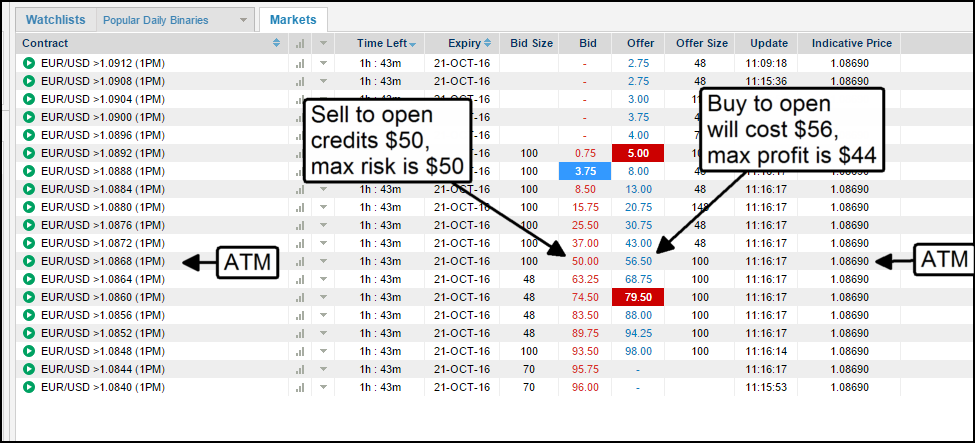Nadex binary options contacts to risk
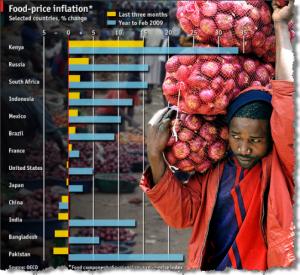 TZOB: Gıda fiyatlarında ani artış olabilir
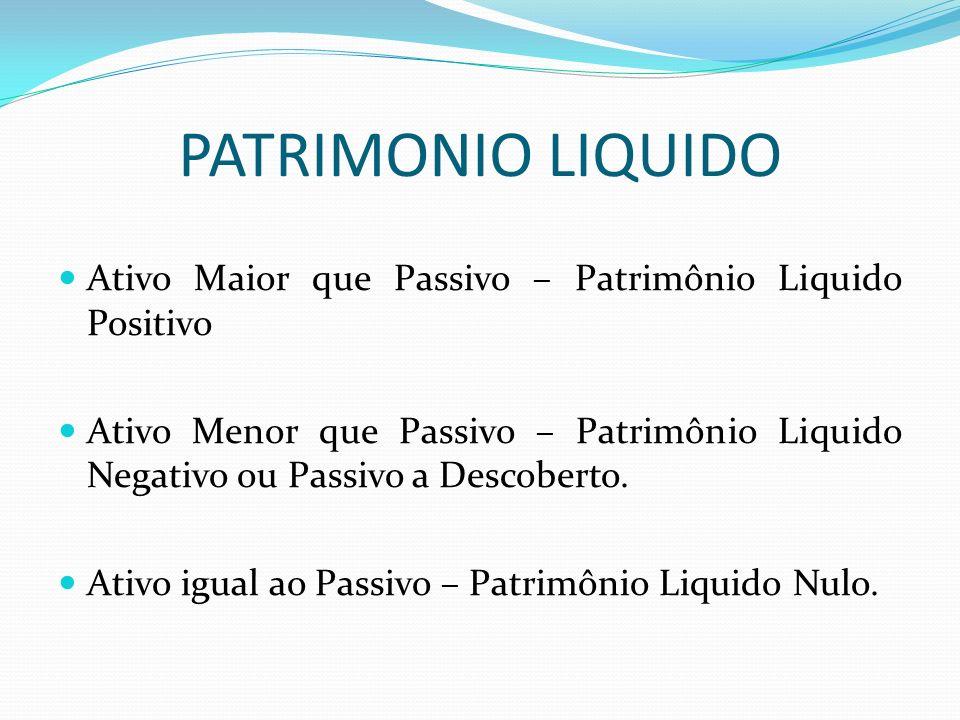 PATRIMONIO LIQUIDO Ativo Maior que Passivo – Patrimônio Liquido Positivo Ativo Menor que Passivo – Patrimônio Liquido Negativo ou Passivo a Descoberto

---

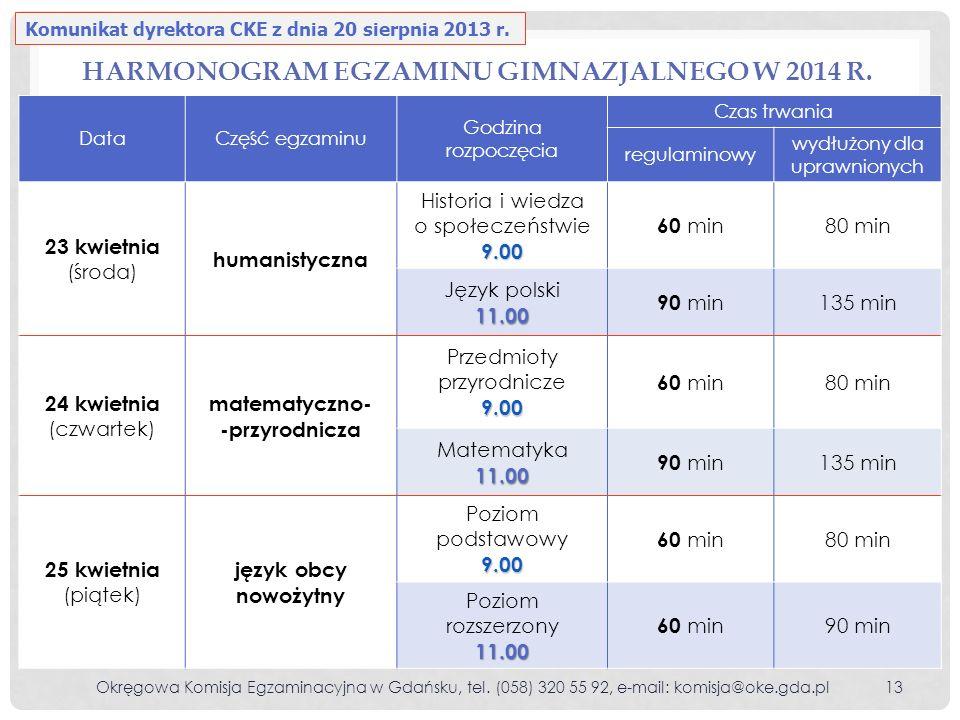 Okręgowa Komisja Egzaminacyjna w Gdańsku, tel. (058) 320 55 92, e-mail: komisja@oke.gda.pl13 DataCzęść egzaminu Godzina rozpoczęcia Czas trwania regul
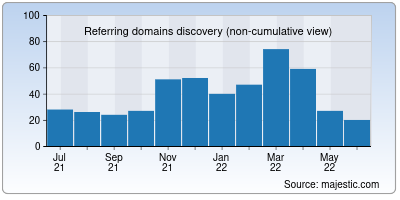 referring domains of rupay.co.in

**DESCRIPTION OF THE TASK**
What lines above run from the one with "TZOB: Gıda fiyatlarında ani artış olabilir" to the one with "PATRIMONIO LIQUIDO Ativo"? Give them again exactly, ends included, and leave the pictures out.

**FINISHED EXERCISE**
 TZOB: Gıda fiyatlarında ani artış olabilir
 PATRIMONIO LIQUIDO Ativo Maior que Passivo – Patrimônio Liquido Positivo Ativo Menor que Passivo – Patrimônio Liquido Negativo ou Passivo a Descoberto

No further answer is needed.